-- BEGIN --
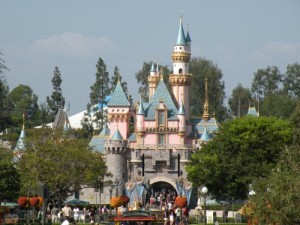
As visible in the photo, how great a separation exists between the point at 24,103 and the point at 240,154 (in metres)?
78.9

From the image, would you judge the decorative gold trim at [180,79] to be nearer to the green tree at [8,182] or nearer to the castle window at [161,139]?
the castle window at [161,139]

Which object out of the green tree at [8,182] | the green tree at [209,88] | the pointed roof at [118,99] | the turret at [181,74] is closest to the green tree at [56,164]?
the green tree at [8,182]

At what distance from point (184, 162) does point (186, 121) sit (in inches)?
214

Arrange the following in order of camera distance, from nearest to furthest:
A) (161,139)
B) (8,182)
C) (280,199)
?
(280,199)
(8,182)
(161,139)

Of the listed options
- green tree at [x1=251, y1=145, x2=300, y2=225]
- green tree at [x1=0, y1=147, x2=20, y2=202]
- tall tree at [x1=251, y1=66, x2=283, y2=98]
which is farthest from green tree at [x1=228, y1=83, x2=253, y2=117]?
green tree at [x1=251, y1=145, x2=300, y2=225]

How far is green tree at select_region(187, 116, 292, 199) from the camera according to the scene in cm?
7644

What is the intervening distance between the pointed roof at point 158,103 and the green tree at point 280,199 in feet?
213

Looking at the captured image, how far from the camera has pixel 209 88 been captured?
457 feet

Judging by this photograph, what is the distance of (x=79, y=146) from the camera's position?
8225 centimetres

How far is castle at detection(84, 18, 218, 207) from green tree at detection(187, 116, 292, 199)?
24.7 m

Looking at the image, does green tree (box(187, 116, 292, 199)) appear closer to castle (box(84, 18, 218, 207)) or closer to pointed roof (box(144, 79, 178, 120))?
castle (box(84, 18, 218, 207))

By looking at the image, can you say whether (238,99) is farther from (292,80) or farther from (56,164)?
(56,164)

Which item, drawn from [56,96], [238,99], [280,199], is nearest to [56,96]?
[56,96]

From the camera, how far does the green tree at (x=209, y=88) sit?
139 meters
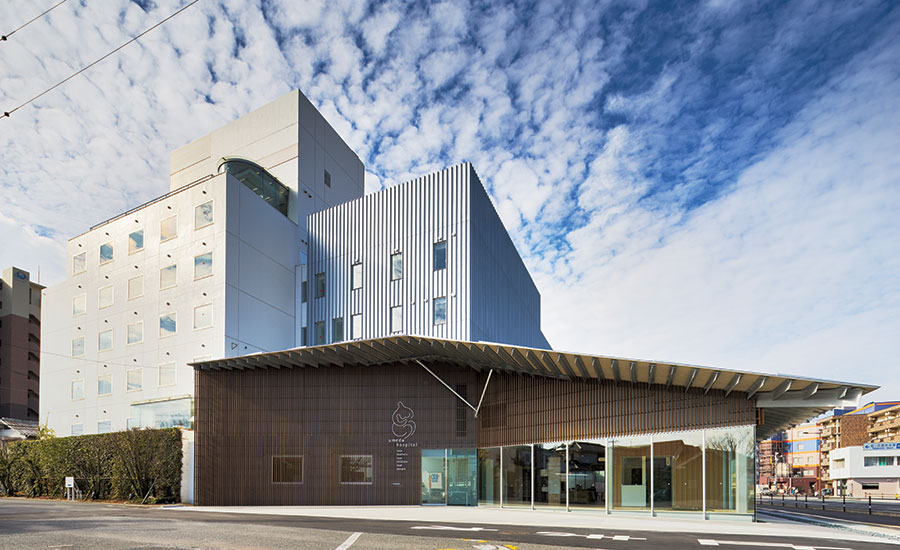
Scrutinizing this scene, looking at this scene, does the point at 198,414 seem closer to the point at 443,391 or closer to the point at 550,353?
the point at 443,391

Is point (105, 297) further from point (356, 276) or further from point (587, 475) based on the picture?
point (587, 475)

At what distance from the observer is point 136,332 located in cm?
4053

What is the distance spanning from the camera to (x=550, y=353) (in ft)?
70.2

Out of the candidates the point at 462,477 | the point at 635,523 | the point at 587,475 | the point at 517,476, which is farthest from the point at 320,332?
the point at 635,523

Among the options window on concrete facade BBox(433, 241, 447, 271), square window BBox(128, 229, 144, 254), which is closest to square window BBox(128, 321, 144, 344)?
square window BBox(128, 229, 144, 254)

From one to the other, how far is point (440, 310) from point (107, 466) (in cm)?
1818

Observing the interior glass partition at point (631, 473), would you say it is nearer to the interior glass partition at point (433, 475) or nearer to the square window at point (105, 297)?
the interior glass partition at point (433, 475)

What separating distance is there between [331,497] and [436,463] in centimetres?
485

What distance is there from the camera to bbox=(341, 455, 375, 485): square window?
28203 mm

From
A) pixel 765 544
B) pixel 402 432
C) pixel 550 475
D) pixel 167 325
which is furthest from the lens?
pixel 167 325

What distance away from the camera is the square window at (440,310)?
34.4 meters

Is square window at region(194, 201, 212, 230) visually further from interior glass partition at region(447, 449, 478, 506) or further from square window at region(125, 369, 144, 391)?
interior glass partition at region(447, 449, 478, 506)

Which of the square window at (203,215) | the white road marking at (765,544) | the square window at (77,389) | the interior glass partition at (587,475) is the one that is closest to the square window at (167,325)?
the square window at (203,215)

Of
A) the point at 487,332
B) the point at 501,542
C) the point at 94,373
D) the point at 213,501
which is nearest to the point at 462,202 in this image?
the point at 487,332
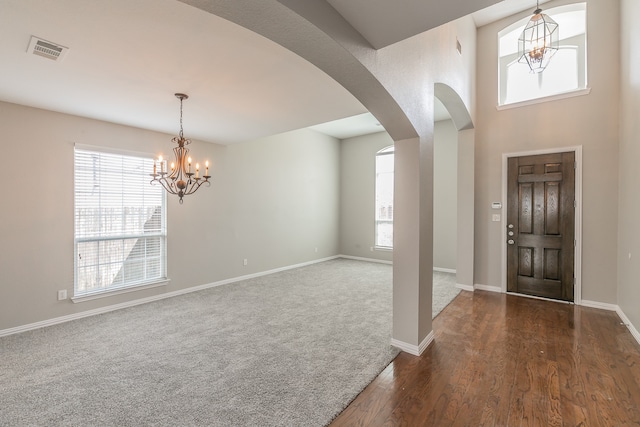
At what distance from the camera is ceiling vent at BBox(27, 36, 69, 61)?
2.09m

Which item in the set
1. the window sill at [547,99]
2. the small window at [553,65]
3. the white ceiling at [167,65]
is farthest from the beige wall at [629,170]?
the white ceiling at [167,65]

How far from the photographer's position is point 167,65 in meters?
2.45

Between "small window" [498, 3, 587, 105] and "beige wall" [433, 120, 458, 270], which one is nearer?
"small window" [498, 3, 587, 105]

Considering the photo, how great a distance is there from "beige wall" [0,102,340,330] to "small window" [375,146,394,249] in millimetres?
1244

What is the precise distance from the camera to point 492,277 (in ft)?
16.3

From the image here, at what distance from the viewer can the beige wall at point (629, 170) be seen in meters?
3.22

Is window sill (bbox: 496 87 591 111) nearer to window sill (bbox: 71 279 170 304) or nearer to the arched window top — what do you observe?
the arched window top

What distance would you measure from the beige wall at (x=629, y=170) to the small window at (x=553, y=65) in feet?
1.81

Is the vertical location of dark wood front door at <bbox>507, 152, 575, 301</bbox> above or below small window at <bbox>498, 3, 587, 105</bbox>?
below

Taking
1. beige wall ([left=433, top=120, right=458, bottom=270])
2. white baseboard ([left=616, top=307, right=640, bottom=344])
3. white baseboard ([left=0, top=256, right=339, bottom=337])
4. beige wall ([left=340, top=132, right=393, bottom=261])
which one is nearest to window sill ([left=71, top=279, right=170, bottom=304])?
white baseboard ([left=0, top=256, right=339, bottom=337])

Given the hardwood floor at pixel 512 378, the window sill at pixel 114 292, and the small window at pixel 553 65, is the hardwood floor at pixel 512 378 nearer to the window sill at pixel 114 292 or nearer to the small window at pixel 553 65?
the small window at pixel 553 65

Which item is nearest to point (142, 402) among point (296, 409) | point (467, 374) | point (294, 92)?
point (296, 409)

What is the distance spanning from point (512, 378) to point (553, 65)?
16.0ft

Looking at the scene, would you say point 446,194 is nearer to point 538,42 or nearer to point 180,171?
point 538,42
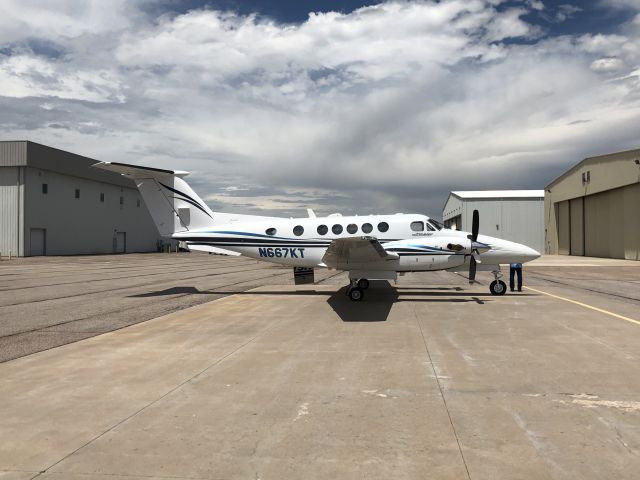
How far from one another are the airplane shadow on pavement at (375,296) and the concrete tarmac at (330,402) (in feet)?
5.00

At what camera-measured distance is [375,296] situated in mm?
16156

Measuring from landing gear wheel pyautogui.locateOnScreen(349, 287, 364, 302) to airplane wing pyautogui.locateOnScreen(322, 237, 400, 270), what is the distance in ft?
2.57

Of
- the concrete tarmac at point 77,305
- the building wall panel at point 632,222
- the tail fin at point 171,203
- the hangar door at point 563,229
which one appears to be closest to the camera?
the concrete tarmac at point 77,305

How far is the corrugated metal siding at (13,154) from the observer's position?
48.1m

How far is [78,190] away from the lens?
56906mm

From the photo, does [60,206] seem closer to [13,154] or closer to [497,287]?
[13,154]

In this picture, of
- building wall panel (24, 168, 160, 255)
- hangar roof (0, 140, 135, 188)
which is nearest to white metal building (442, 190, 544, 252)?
-- END --
**The problem**: Find every line in the listing above that contains the string "options", matching case exactly, and copy each of those lines in full.

**Result**:
Of the listed options
Among the options window on concrete facade BBox(433, 241, 447, 271), square window BBox(128, 229, 144, 254), which is closest to square window BBox(128, 321, 144, 344)?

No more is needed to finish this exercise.